The Gramm Leach Bliley Act (GLBA) of 1999 (Pub. L 106-102, 113 Stat.1338) has two parts.
The first allows for the consolidation/merger of financial institutions such as banks, insurance companies and investment/security firms.
The second regulates the use, disclosure (sharing) and security of the massive amounts of personal information (which includes health records) that will result from these mergers/consolidations by mandating adherence to the following three rules.
- Financial Privacy
• Enforced by Federal Trade Commission,
• Privacy Agreements (signed by both parties, lists use of, types of, parties who will receive/share personal information), and
• Opt Out Clauses to include details as to when a consumer may and may not opt out.

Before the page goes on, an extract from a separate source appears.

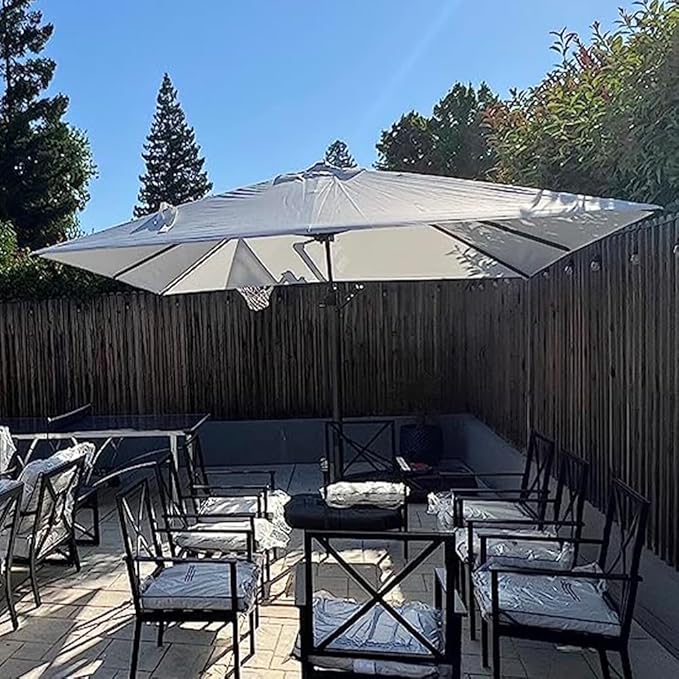 PURPLE LEAF 9 Feet Patio Umbrella Outdoor Cantilever Square Umbrella Aluminum by PURPLELEAF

• Written security plan for all personal information,
• Plan must be “managed” by at least one “dedicated” employee, and
• Plan must be continuously monitored for “future” threats.
- Pretexting Provisions
• Financial institutions must monitor and prevent disclosure of personal information to unauthorized parties (i.e. unauthorized individual attempts to access by phone, text, email and personal appearance).

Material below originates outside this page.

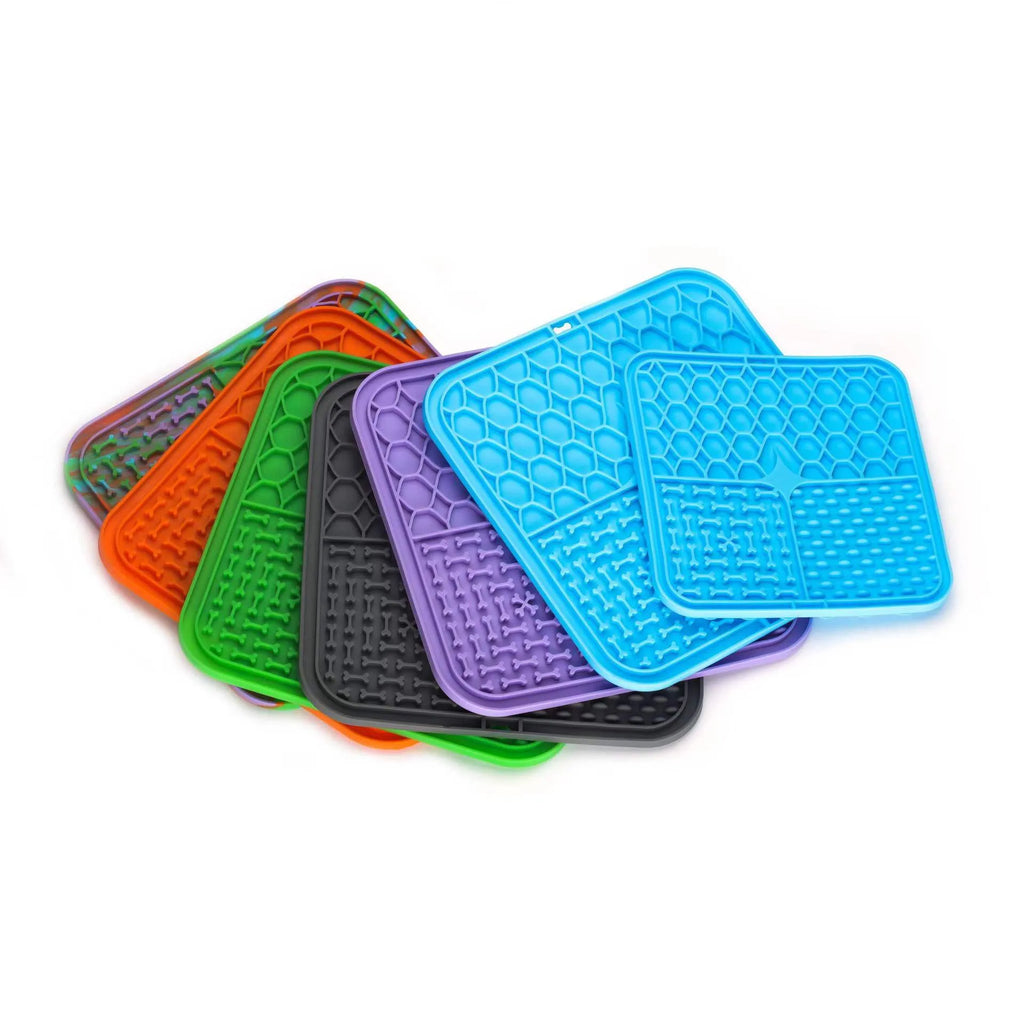 Pet licking mat silicone suction cup bowl slow feeder for dogs and cats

While GLBA expands consumer protections pertinent to the security of health information, it does not invoke HIPAA privacy regulations pertinent to entities who may/may not receive health information. Instead, the consumer must go through “opt out” provisions. This is of concern because the average consumer may not be aware of HIPAA purpose/protections (i.e. minimum necessary) and the potential ramifications if not followed.